INDIANAPOLIS, Indiana: Yesterday, Simon Property Group, the largest real estate company in the United States,[1] sued the Indiana Department of Revenue in an attempt to force the state to collect sales taxes from Amazon.com. The lawsuit is the latest move designed to tax online sales made in the state, something proponents of the tax say would put online retailers on the same level as traditional retail stores.

In filing the suit, Simon states it is not seeking any monetary damages, but rather "This action is being filed to benefit all of Indiana's taxpayers and the state's bricks-and-mortar retailers."[2] In a statement Simon goes on to say Amazon is required by law to collect sales and use taxes for sales in the state, but has refused to do so. Amazon, who has three distribution centers in Indiana, with a fourth planned, say they believe the issue should be dealt with at the federal level, something echoed by the administration of Indiana Governor Mitch Daniels (R).[3]

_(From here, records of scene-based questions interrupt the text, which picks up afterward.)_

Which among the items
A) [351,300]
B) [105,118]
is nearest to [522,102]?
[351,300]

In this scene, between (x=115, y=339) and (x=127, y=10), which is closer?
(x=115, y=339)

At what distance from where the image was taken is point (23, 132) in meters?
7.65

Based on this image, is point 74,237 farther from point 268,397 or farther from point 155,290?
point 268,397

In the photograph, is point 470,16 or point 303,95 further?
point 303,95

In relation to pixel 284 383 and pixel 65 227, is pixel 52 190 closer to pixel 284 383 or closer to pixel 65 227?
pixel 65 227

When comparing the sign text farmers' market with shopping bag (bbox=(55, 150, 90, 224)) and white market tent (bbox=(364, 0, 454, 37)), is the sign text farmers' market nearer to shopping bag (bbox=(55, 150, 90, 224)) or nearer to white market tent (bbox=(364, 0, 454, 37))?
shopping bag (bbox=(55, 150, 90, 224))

The Indiana Retail Council is backing legislation such as the bill state Sen. John Broden (D) is planning to file in the next session. His bill would force the state to collect sales taxes from online retailers who have a physical presence or affiliated distributors in the state. Interestingly, Indiana, in an initial effort to bring Amazon into the state, repealed a 2007 law which would have subjected them to the same tax-collection duties as traditional retail stores.[3]

Fellow Senator Luke Kenley (R) said he would not support a state solution such as Broden has proposed. Kenley serves as president of a national group lobbying Congress to change the law that forbids states from collecting online taxes. He estimated Indiana could bring in some $400 million annually through taxing online sales.[2]

The Department of Revenue has not yet commented on the suit.